Alla settimana 140, i pazienti trattati con i regimi di dosaggio di guselkumab 100 mg ogni 8 settimane e 200 mg ogni 4 settimane hanno mostrato una remissione clinica in una media dell’80,8% dei casi. La remissione clinica è stata definita secondo specifici parametri del punteggio Mayo. Il 78,6% dei pazienti ha ottenuto un miglioramento istologico-endoscopico della mucosa, un endpoint composito che valuta sia la guarigione tissutale che quella visibile endoscopicamente. La remissione endoscopica, intesa come una normalizzazione della mucosa con un punteggio endoscopico Mayo pari a zero, è stata raggiunta dal 53,6% dei partecipanti. Circa l’89% dei pazienti eleggibili ha completato il trattamento fino alla settimana 140, e l’efficacia si è mantenuta indipendentemente da precedenti trattamenti con farmaci biologici o inibitori Jak.

Baldini (J&J): «Rilevanti miglioramenti endoscopici ottenibili con guselkumab»
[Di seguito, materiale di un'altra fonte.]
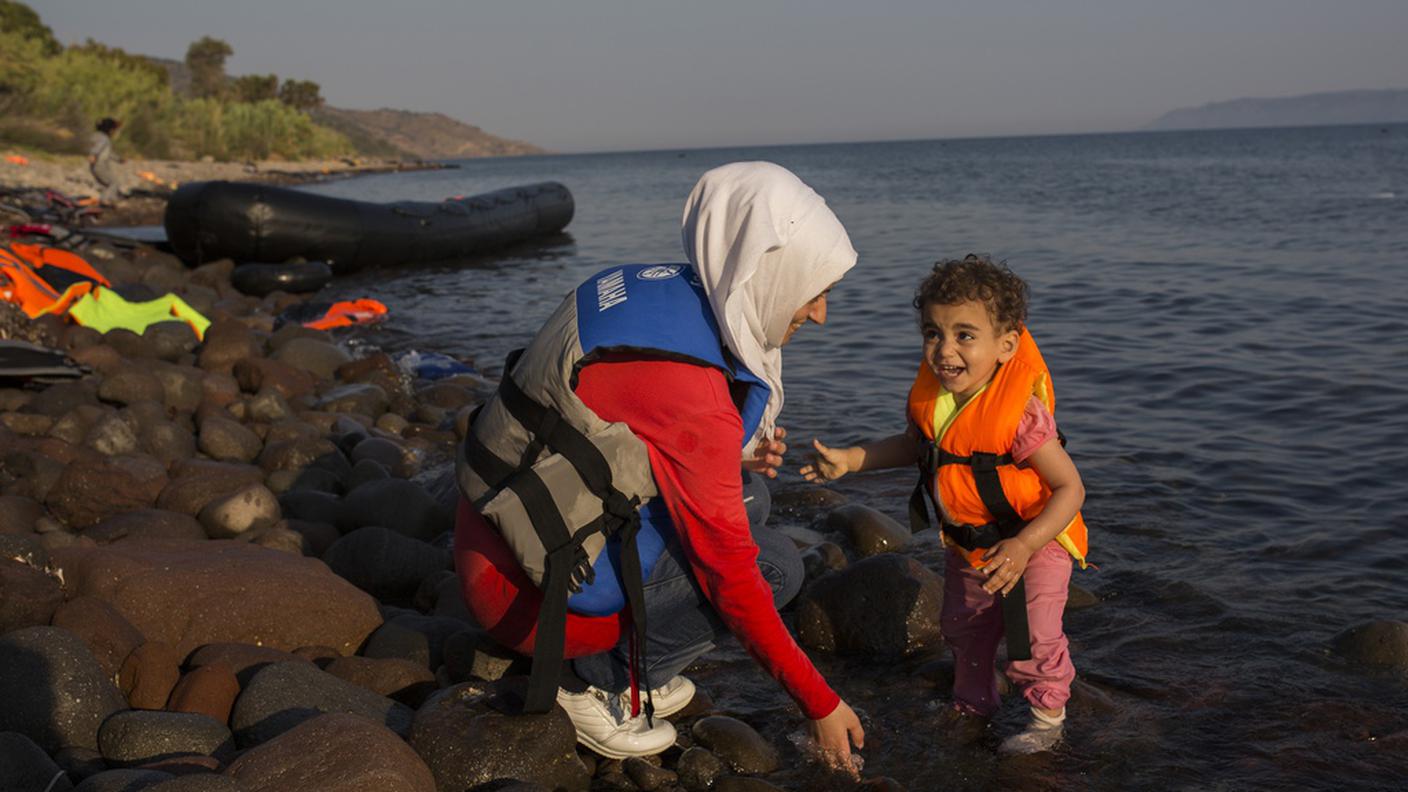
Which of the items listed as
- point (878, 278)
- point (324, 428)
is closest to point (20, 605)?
point (324, 428)

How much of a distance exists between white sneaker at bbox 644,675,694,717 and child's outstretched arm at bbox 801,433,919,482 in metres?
0.88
Alessandra Baldini, direttrice medica Johnson & Johnson Innovative Medicine Italia, ha spiegato che «i risultati presentati recentemente al Congresso Ecco evidenziano i rilevanti miglioramenti endoscopici ottenibili con guselkumab, confermando il suo potenziale nel migliorare gli esiti clinici per i pazienti con colite ulcerosa», continua . «I pazienti che raggiungono una remissione endoscopica sperimentano un minor numero di riacutizzazioni e una ridotta necessità di ricorrere ai corticosteroidi o alla chirurgia nel tempo. Questi risultati ci incoraggiano e ci motivano a rimanere focalizzati sul fornire trattamenti che aiutino un numero sempre maggiore di pazienti ad ottenere un controllo significativo e duraturo della malattia».